どうすんだこれ!ヒーローだ!クレメントぉおお!
とてもではないが彼女の心は人に聞かせられない程、荒れていた。クレメントは、由良の書いていた小説に出てくるヒーロー。つまり、主人公であるヘレナと結ばれる人物だ。
「ところで、クレメント様。ご婚約者が居られたのでは?」
「……いえ?確かに、候補は居ますが、正式には居ません。……そうそう、ハリエット嬢も候補の内の一人だったような…」
ニコリと笑みを深め、無言の圧をかけてくるクレメント。ハリエットは腐っても侯爵令嬢。加えて、小説の中の人物だからか、顔もそこそこ良い。放っておく訳にはいかないだろう。

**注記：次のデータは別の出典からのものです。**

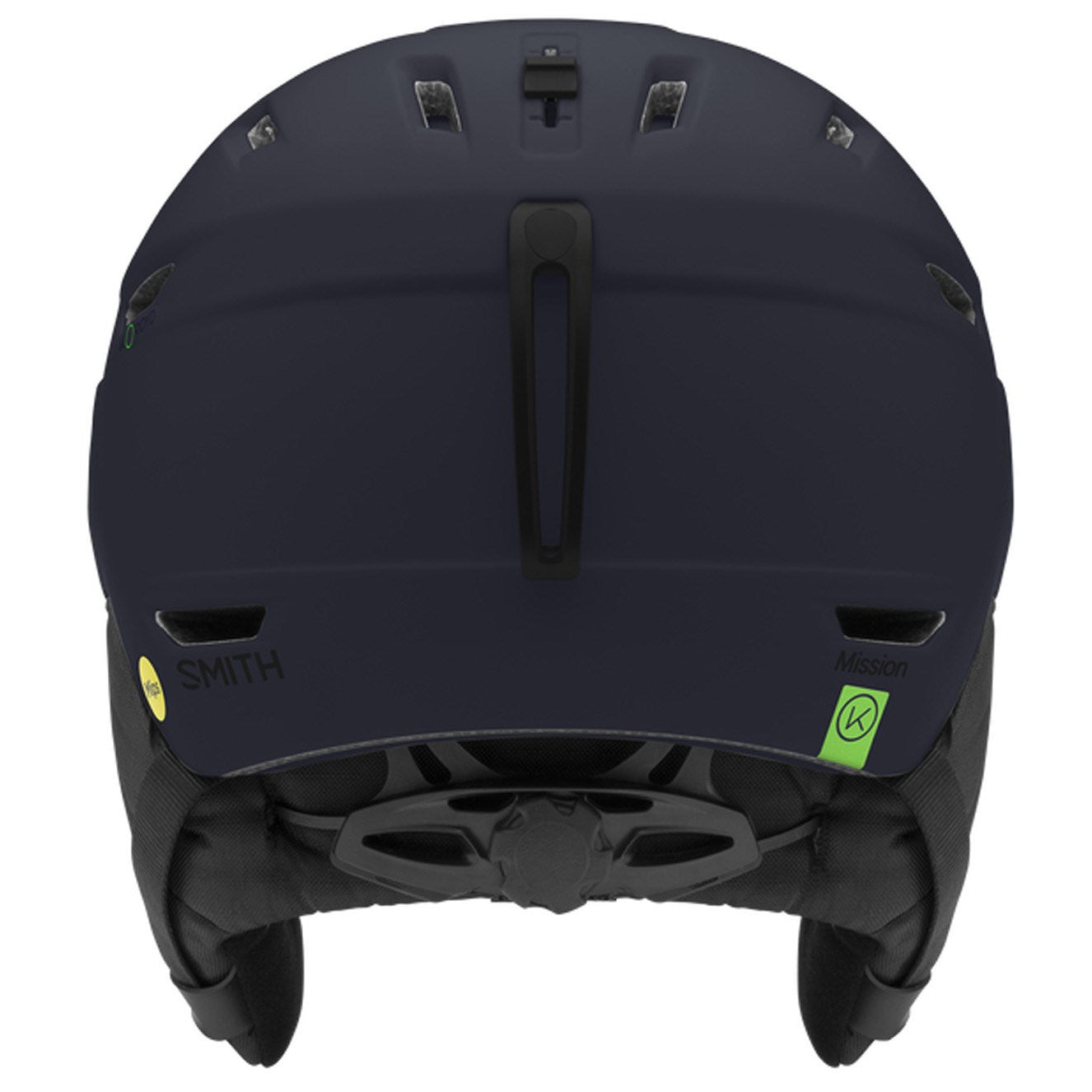 Matte Midnight Navy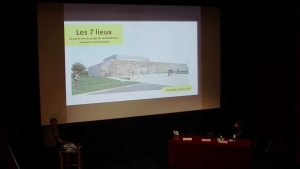 Les 7 lieux à Bayeux : Programmation et aspects innovants - Nicolas Beudon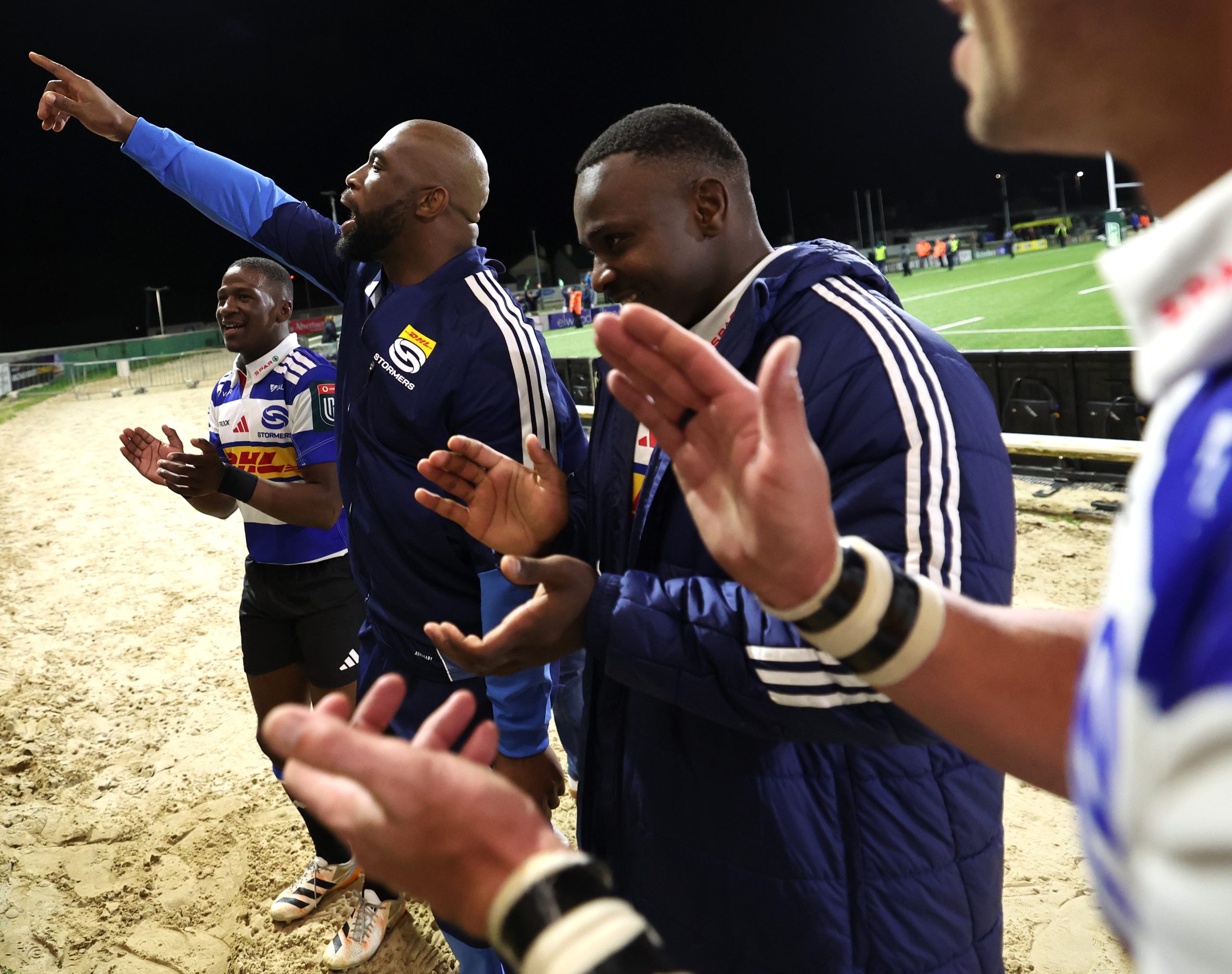 Dobson Praises Kolisi’s Leadership After Connacht Win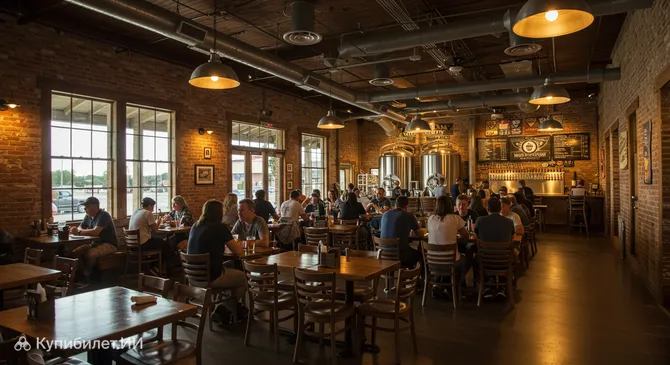 Пекан Пойнт Брюинг Компани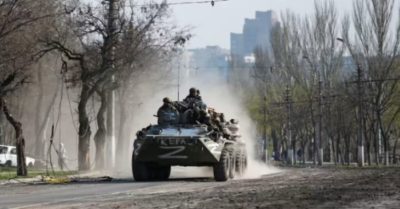 Thế giới 22/4: Ông Putin tuyên bố kiểm soát Mariupol; Nga cấm nhập cảnh đối với Phó TT Mỹ và ông chủ Facebook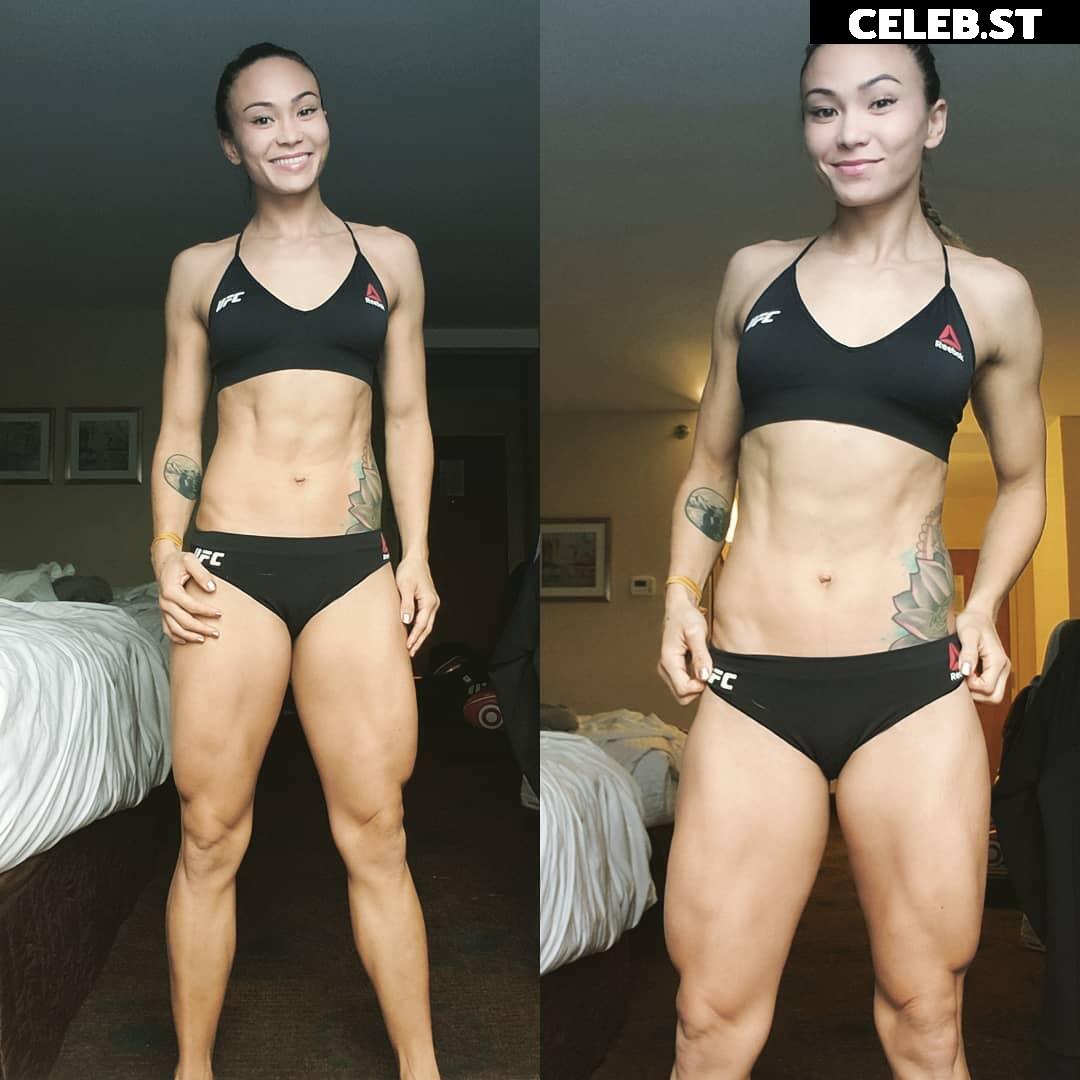 Michelle Waterson aka Karate Hottie Image 12028070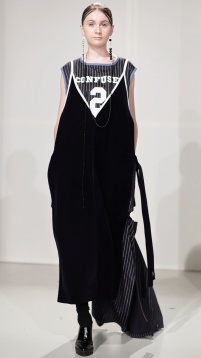 Bianca Negrea // Confused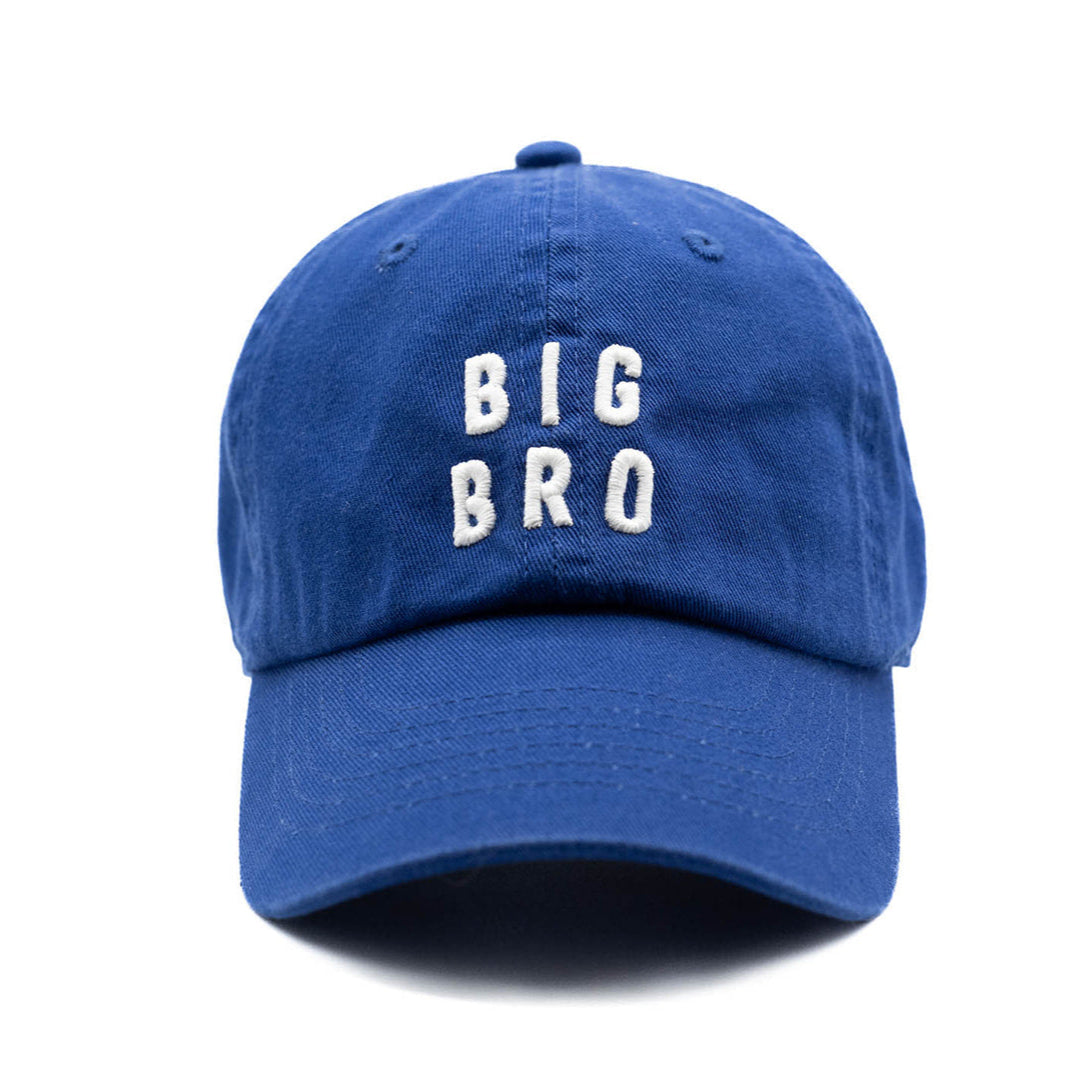 Royal Blue Big Bro Hat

「光栄です。しかし、私はこのように男の様ですから。ヘレナ・タッカリア侯爵令嬢は?どうなんでしょう?恐らく、彼女も候補に入られているんでしょう?」
「勿論。……ふふ。…あぁ、すみません。彼女、奇怪な行動をするので。現在観察中なんですよ」
形の良い唇に手を当て、上品に笑うクレメントに『はあ…』と軽い相槌を打つ。
これは物語の展開通りに進んでいるな…!と結論付けたハリエットは、先を促した。
「ほ、他には?ヘレナ様とクレメント様のお話、お聞かせ下さい!」
「そうですね…。例えば、こういう風に、令嬢の近くに寄ると──」
そう言いながら、クレメントはハリエットの腰に手を添え、彼女の耳元に口を近付けた。